**Work to complete**.
From the line below that contains "scientific name: Macaca" to the line that contains "order: Apterygiformes", repeat every line exactly, both ends included, and nothing else.

[Stored data entries]
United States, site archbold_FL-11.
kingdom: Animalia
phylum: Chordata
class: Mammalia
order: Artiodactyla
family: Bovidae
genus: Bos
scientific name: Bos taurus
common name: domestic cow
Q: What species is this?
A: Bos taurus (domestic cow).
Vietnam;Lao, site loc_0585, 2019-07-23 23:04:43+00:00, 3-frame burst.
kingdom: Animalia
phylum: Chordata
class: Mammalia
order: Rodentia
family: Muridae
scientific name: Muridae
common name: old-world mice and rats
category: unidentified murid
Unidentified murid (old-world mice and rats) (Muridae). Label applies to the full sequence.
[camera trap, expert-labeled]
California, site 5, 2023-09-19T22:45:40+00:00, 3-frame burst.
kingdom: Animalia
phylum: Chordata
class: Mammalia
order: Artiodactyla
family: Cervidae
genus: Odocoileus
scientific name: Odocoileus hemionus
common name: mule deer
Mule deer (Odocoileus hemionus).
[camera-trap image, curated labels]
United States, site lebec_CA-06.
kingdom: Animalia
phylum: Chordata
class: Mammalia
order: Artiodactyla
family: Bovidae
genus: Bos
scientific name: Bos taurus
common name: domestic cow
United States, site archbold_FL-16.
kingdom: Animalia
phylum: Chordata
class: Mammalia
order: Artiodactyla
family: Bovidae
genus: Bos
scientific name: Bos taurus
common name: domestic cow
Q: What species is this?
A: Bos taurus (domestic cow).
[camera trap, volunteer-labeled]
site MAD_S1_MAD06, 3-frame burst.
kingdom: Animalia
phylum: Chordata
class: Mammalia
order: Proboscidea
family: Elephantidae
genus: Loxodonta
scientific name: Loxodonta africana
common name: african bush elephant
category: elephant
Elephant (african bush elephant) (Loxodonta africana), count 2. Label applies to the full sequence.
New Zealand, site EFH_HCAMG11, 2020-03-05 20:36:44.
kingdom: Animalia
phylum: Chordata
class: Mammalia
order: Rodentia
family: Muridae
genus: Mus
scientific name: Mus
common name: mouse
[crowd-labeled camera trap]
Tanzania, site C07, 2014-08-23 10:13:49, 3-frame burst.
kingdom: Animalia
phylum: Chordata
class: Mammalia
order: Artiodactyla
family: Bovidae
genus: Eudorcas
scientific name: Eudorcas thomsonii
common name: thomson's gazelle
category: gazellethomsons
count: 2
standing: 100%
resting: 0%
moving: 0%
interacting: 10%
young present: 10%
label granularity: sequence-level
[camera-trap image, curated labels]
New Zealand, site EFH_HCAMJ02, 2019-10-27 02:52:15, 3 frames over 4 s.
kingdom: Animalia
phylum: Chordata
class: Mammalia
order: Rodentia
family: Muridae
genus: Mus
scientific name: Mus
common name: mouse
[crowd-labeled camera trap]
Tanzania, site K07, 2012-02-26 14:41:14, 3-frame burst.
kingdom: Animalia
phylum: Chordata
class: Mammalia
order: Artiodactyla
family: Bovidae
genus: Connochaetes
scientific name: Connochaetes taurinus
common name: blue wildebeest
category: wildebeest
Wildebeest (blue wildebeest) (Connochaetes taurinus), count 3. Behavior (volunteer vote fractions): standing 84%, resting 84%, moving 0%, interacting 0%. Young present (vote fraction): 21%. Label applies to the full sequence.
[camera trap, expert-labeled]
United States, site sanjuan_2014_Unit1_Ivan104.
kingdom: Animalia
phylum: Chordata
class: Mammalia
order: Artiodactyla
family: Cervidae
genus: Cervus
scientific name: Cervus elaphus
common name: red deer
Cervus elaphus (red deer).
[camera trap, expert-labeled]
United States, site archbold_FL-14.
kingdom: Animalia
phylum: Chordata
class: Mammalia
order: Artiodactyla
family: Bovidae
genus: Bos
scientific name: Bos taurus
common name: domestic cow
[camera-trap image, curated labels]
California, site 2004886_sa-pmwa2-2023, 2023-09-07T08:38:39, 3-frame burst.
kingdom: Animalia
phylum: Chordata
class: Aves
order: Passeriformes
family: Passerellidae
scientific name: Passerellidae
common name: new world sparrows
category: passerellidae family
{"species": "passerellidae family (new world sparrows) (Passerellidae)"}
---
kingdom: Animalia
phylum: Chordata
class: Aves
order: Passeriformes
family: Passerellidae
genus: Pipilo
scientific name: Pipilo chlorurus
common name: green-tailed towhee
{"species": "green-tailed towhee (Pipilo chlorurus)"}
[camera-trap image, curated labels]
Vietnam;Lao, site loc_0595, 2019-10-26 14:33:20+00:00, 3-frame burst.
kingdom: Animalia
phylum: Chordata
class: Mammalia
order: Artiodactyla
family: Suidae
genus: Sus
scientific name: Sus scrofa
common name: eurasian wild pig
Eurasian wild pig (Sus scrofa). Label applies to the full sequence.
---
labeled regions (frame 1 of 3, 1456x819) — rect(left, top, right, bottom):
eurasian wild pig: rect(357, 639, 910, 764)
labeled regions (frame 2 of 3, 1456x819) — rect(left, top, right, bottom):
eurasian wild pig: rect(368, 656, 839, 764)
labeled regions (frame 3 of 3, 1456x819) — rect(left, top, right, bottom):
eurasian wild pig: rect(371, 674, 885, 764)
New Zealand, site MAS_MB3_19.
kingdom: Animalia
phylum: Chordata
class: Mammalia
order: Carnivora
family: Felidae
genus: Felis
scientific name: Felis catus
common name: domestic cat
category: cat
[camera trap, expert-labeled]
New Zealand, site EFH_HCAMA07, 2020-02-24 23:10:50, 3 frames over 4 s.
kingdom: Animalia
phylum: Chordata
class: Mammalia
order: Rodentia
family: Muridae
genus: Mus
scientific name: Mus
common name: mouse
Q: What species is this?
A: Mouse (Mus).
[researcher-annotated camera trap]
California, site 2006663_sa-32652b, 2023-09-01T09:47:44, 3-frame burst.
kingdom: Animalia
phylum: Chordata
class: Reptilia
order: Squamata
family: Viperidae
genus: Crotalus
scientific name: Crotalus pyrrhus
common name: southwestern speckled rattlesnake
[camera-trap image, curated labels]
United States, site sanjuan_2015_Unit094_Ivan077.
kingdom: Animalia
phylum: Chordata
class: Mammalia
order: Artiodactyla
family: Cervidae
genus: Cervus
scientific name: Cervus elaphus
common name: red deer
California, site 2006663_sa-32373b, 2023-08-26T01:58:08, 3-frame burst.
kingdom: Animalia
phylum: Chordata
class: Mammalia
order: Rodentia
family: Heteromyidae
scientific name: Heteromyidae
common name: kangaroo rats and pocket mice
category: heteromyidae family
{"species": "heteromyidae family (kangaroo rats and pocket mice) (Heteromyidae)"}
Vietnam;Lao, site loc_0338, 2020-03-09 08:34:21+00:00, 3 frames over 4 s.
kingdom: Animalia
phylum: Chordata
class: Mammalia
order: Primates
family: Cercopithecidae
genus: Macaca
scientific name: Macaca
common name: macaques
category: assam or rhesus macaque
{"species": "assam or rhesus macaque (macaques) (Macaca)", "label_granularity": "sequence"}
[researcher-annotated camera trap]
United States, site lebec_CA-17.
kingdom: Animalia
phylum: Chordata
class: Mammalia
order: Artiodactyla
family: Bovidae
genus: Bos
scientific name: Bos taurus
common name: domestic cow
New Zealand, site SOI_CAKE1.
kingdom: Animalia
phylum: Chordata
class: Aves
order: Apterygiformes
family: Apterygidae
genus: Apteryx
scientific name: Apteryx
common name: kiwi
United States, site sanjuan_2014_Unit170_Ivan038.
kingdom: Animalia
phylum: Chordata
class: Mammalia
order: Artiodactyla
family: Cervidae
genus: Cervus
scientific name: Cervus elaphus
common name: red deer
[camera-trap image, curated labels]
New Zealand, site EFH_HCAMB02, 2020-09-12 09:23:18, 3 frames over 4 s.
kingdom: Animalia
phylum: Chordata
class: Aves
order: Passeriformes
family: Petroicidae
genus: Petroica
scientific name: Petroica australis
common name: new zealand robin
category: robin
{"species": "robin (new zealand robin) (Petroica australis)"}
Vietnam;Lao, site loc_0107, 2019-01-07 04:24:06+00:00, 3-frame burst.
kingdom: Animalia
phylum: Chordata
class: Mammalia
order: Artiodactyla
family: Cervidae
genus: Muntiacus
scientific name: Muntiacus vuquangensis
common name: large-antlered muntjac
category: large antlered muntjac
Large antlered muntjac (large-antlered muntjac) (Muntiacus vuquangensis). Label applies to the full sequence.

**Task solution**.
scientific name: Macaca
common name: macaques
category: assam or rhesus macaque
{"species": "assam or rhesus macaque (macaques) (Macaca)", "label_granularity": "sequence"}
[researcher-annotated camera trap]
United States, site lebec_CA-17.
kingdom: Animalia
phylum: Chordata
class: Mammalia
order: Artiodactyla
family: Bovidae
genus: Bos
scientific name: Bos taurus
common name: domestic cow
New Zealand, site SOI_CAKE1.
kingdom: Animalia
phylum: Chordata
class: Aves
order: Apterygiformes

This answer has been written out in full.